Extract —
****
Understood, can you perhaps share a reference to the bug report?

>>> and it appears that the nvme_tcp_stop_queue
>>> sequence is racing against scheduled io_work.  The fault occurs when
>>> kernel_sendpage is called from the workqueue context and hits a NULL
>>> sock->ops pointer, which is cleared by kernel_sock_shutdown before the
>>> call to cancel_work_sync.
>>
>> Hmm, can you point me to where kernel_sock_shutdown is clearing
>> sock->ops? The assumption that nvme-tcp takes is that accessing
>> the socket is not allowed only after sock_release() but
>> still valid after kernel_sock_shutdown.
> 
> Looks like I need to apologize Sagi.  I'm not sure where I got turned
> around looking at the socket code, but you're right and
> kernel_sock_shutdown doesn't look to be the culprit here.
> 
> Thank you for the following detailed description. I'm going to go back
> to my crash report and take another look at this one.

No worries Chris, perhaps I can assist.

Is the dmesg log prior to the BUG available? Does it tell us anything
to what was going on leading to this?

Any more information about the test case? (load + controller reset)
Is the reset in a loop? Any more info about the load?
Any other 'interference' during the test?
How reproducible is this?
Is this Linux nvmet as the controller?
How many queues does the controller have? (it will help me understand
how easy it is to reproduce on a vm setup)

Cheers,
Sagi


^ permalink raw reply	[flat|nested] 8+ messages in thread

* Re: ncme-tcp: io_work NULL pointer when racing with queue stop
  2022-01-19  6:33     ` Sagi Grimberg
@ 2022-01-27 23:05       ` Sagi Grimberg
  2022-01-28  3:25         ` Chris Leech
  0 siblings, 1 reply; 8+ messages in thread
From: Sagi Grimberg @ 2022-01-27 23:05 UTC (permalink / raw)
  To: Chris Leech; +Cc: linux-nvme


>> Thank you for the following detailed description. I'm going to go back
>> to my crash report and take another look at this one.
> 
> No worries Chris, perhaps I can assist.
> 
> Is the dmesg log prior to the BUG available? Does it tell us anything
> to what was going on leading to this?
> 
> Any more information about the test case? (load + controller reset)
> Is the reset in a loop? Any more info about the load?
> Any other 'interference' during the test?
> How reproducible is this?
****
Spatial relationship records:

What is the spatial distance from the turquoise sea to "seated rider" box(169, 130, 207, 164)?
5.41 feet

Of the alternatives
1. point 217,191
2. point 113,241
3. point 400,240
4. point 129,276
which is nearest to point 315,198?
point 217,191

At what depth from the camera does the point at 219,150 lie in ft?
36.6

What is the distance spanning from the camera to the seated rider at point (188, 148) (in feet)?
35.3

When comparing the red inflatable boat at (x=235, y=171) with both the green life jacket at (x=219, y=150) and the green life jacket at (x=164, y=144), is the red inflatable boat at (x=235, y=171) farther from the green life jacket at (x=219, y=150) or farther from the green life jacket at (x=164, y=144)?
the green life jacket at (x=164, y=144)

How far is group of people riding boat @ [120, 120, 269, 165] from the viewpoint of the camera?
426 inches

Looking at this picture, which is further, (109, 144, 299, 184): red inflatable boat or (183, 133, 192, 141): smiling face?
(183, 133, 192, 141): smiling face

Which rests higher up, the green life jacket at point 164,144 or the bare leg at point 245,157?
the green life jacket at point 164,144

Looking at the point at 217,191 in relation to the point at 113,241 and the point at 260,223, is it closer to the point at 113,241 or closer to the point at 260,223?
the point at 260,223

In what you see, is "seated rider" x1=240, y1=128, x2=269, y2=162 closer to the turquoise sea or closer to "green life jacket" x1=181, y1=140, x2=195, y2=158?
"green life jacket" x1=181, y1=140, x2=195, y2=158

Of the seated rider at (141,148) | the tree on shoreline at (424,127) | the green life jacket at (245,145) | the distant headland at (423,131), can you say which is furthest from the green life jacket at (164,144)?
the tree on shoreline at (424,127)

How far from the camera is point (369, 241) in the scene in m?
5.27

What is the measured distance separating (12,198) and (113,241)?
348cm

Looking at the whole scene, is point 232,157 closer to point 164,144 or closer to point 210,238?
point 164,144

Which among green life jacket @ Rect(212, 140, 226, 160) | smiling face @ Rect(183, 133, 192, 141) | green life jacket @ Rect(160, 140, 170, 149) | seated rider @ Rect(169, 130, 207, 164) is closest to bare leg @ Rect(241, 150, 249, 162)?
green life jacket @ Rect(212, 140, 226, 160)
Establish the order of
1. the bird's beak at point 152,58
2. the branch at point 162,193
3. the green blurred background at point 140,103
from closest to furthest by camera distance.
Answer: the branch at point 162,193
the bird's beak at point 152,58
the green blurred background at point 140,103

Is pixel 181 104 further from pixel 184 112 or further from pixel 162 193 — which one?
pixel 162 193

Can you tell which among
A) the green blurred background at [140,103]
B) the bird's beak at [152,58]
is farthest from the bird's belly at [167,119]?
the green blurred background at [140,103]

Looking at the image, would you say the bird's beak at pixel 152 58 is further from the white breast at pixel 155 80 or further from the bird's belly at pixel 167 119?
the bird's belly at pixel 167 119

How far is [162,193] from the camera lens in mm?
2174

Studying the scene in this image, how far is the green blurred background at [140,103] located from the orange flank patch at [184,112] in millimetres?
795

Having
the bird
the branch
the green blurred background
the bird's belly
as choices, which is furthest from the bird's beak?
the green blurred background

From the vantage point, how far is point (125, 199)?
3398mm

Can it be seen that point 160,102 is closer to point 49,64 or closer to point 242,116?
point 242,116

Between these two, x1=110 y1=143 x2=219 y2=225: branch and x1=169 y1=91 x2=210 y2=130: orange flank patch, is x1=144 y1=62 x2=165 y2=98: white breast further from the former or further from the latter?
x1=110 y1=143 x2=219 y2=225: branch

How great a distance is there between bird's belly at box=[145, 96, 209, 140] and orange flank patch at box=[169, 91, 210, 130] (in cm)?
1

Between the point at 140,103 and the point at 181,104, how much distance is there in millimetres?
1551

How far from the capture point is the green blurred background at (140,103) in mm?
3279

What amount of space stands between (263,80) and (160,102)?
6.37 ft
****
What to work on —
(a) Answer the following questions using the nvme-tcp thread:
(i) Which function was first claimed to clear the sock->ops pointer?
(ii) According to the assumption that nvme-tcp takes, after which call is accessing the socket not allowed?
(iii) What date and time appear on the line beginning "From: Sagi Grimberg"?
(b) Quote the nvme-tcp thread word for word, starting with "Understood, can you" and going on through "call to cancel_work_sync.".

Written answers —
(a)
(i) kernel_sock_shutdown
(ii) sock_release()
(iii) 2022-01-27 23:05 UTC

(b)
Understood, can you perhaps share a reference to the bug report?

>>> and it appears that the nvme_tcp_stop_queue
>>> sequence is racing against scheduled io_work.  The fault occurs when
>>> kernel_sendpage is called from the workqueue context and hits a NULL
>>> sock->ops pointer, which is cleared by kernel_sock_shutdown before the
>>> call to cancel_work_sync.